Covid deaths in US lower than earlier peaks amid summer surge | US news

Covid continues surging across the US, but deaths are lower than their peaks earlier in the pandemic due in large part to vaccinations and immunity. Yet the country is still struggling to find its footing on vaccination as the virus settles into a pattern of twice-annual surges.

Covid was not as deadly in 2023 as it was in prior years, falling from the fourth to the 10th leading cause of death, according to a study by the US Centers for Disease Control and Prevention (CDC). Deaths overall fell by 6% from 2022 to 2023.

Covid vaccines have saved millions of lives, a new study in the Lancet confirms. The vaccines reduced deaths by at least 59% between December 2020 and March 2023, amounting to more than 1.6 million lives saved in Europe alone, the researchers found.

But Covid continues to cause hospitalizations and deaths, as well as disruption from illness and long Covid. More than 5% of Americans reported they were currently experiencing long Covid symptoms this spring.

The current surge has now passed last summer’s heights and continues increasing as extreme heat forces Americans indoors and precautions have largely been abandoned.

Everyone over the age of six months should get the updated Covid booster, which is expected in coming weeks, the CDC says.

But knowledge and uptake of new boosters has flagged.
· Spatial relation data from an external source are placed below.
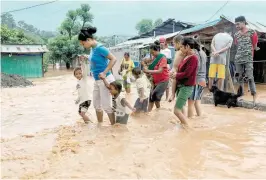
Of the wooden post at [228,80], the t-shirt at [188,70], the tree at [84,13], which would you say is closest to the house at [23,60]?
the tree at [84,13]

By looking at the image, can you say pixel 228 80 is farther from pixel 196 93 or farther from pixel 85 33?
pixel 85 33

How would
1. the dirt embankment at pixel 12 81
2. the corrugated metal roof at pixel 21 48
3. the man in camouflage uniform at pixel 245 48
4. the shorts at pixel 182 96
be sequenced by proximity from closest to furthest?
the shorts at pixel 182 96
the man in camouflage uniform at pixel 245 48
the dirt embankment at pixel 12 81
the corrugated metal roof at pixel 21 48

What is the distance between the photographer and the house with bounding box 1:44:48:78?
27.6 meters

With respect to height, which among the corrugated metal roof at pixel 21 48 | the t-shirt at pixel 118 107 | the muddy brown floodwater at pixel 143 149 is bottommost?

Only 22.3% of adults and 14.9% of children in the US are up to date on vaccines.

Even for those who want the new boosters, finding them can be a challenge – especially in summer months, when pharmacies and physicians may be wary of ordering new shots only to discard them when the new booster rolls out in the fall.

Leigh Anne Riedman, a mother of four in Santa Barbara, California, has been searching for vaccines for her children to no avail. It has been a few months since they had Covid, and she wants them to be protected during this summer surge, especially as they head back to school next week – but she has had no luck.

“There’s not the usual clinics that were there at the beginning where you would just drive up and get the shot. For the pediatric shots, you have to make the appointment at the doctor’s office,” she said.

“And they just flatly said, ‘We don’t have any and we won’t have any until we get the ones in September. We don’t know when that’s going to be, but start calling back in September to get an appointment.’”

Next, she started searching the websites of local pharmacies, including major ones like CVS, Walgreens and Rite Aid.

Getting younger kids vaccinated can be particularly complicated; major pharmacies will not vaccinate children under a certain age, such as three years or 18 months.

Riedman’s kids are 11, 15, 16, and 18, but she still was unable to find any vaccination appointments at local pharmacies.

“They didn’t have any of it,” she said. “One of them was saying that I could drive about an hour to get the shot.”

Even vaccines.gov no longer lists open vaccine appointments. The CDC will add a pharmacy locator tool once the new boosters are available, according to a message on the site.

“It’s a flashback to the beginning days,” Riedman said, when vaccines first came out and she would constantly refresh websites hunting for an appointment.

Now, she will be sending her kids back to school at the peak of a major outbreak without the protection of recent vaccination. She hopes to snag an appointment in September. Whether the kids receive last season’s booster or this season’s shot doesn’t matter to her so much as getting it quickly.

For other people, the issue may not be availability, but knowledge of when boosters come out and how long protection lasts.

“We live in a confused maze of Covid vaccine understanding,” said Michael Osterholm, director of the Center for Infectious Disease Research and Policy at the University of Minnesota. A major part of the problem, he said, was that the US has adopted the annual vaccination strategy of a virus like the flu or RSV – but Covid has, from the beginning, fallen into a year-long transmission pattern.

“We’ve not set up our vaccines that way,” Osterholm said. “What we have to do is get away from this idea that you could [only] vaccinate for Covid in the late fall, early winter.”

Especially those at risk, including people over the age of 65 and those with medical conditions, must get vaccinated twice a year in order to prevent serious illness, hospitalization and deaths, he said.

Two of Riedman’s children have medical conditions, and one of her kids was hospitalized with Covid in the past. She desperately wants to avoid that again. Her kids will wear masks this fall, but she’s worried they are at higher risk the longer they wait for vaccines.

“It feels very much like you’re just cut loose and you’re on your own these days,” she said.

It reminds her of earlier in the pandemic, when there was a long wait for Covid vaccines to be approved for children: “It felt like people were playing fast and loose with the health of these kids.”

Osterholm, in Minnesota, was able to get another Covid booster for himself. “I know I won’t be able to get the new Flirt variant vaccine, the mRNA [shot], for four months now, but the peak is right now,” he said.

He called for greater investment in vaccine research and development, as well as manufacturing capacity, which would strengthen the Covid response and improve future responses to other emerging viruses.

Without that, Osterholm said, “we’re less prepared today than we were in 2019 for pandemic response.”